Spare some change?

For the purposes of this post I’m going to posit that there are three types of people: those who never give to beggars, those who always do when they can, and those who don’t do it automatically, but can be persuaded from time to time. Assuming that you belong to the third category, and I think a lot of people do, what is it that persuades you in a given situation to reach into your pocket for some spare change?  I ask because I’ve noticed certain distinct national variations in begging techniques.

In the UK there seem to be two basic types – the typically British, reserved, polite, “Excuse me, would you mind terribly…”, and the more aggressive “Give me a cigarette you stingy bastard!” approach.

In Italy the technique is usually silent but much more visually striking, as stylised poses of supplication and down-troddenness are struck, so that you often think someone’s left a statue of the pietà laying in the street.

During travels in both India and Morocco I noticed that display of physical impairments were the preferred method,  often accompanied by rocking back and forth, rolling of eyes and moaning. I think that this kind of thing would probably be frowned upon as excessively immodest and vulgar in England.

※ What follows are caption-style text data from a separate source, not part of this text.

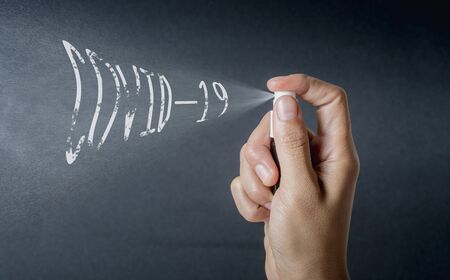 Hand holding 70% alcohol small spray bottle and spraying sterilize Covid-19. concept prevent disease Covid-19.の写真素材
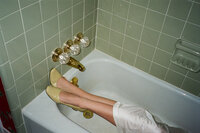 woman wearing heels in a bath tub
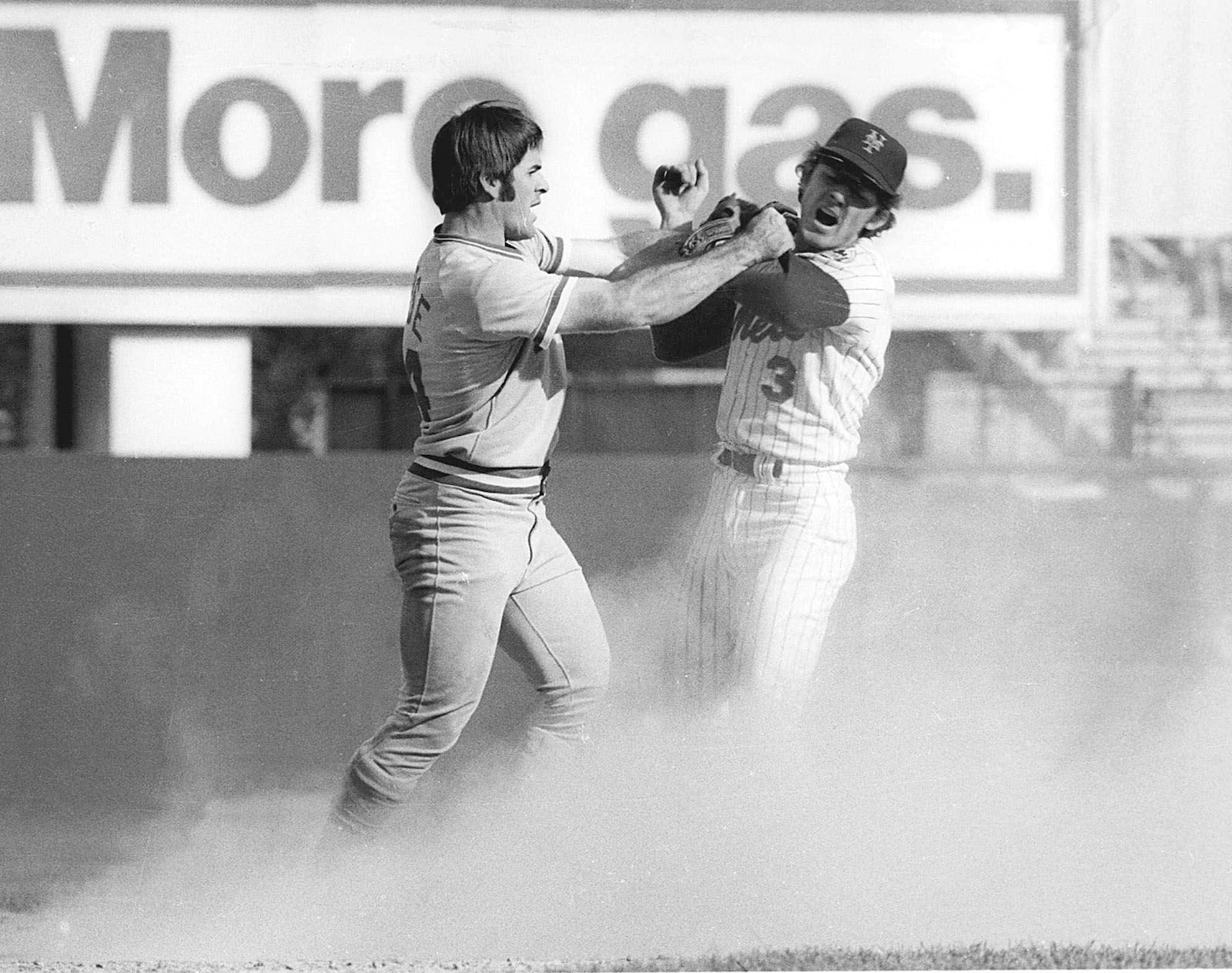 FILE - Pete Rose, left, of the Cincinnetti Reds, swings at New York Mets shortstop Bud Harrelson after Rose failed to break up Harrelson's double play in Game 3 of the National League Championship series at Shea Stadium in New York, Oct. 8, 1973. Bud Harrelson, the scrappy and sure-handed shortstop who fought Pete Rose on the field during a playoff game and helped the New York Mets win an astonishing championship, died Wednesday night, Jan. 10, 2024. He was 79. The Mets said Thursday morning that Harrelson died at a hospice house in East Northport, New York after a long battle with Alzheimer's.(AP Photo/Marty Lederhandler, File)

But the one that puzzles me is the one that seems to be favoured by beggars in the Brussels metro system. They’ll get on at your stop and, as the train starts to pull away, launch into their life story, inlcuding many of their ups and (mostly) downs. This routine has obviously been recited countless times and has therefore solidified into a set speech invariably delivered in a flat, monotonous drone. It’s invariably in a certain style of verbose, formal French which means that by the time the introduction (“Good evening ladies and gentlemen, allow me to introduce myself, my name is X and I find myself in the unfortunate situation of being homeless…”)  is over, the highlights of their life story have been related, and the closing remarks and salutation have been delivered (“I thank you for listening, ladies and gentlemen, and wish you a pleasant evening”) you’ve already travelled several stops, or maybe you’ve even already reached your destination.

I realise that it would be unfair to deny help to someone deserving of it simply because of their way of asking for it, but are Belgians really more likely to give a person delivering this kind of monologue a few coins, or would a simple “Excuse me, could you spare the price of a waffle” not suffice?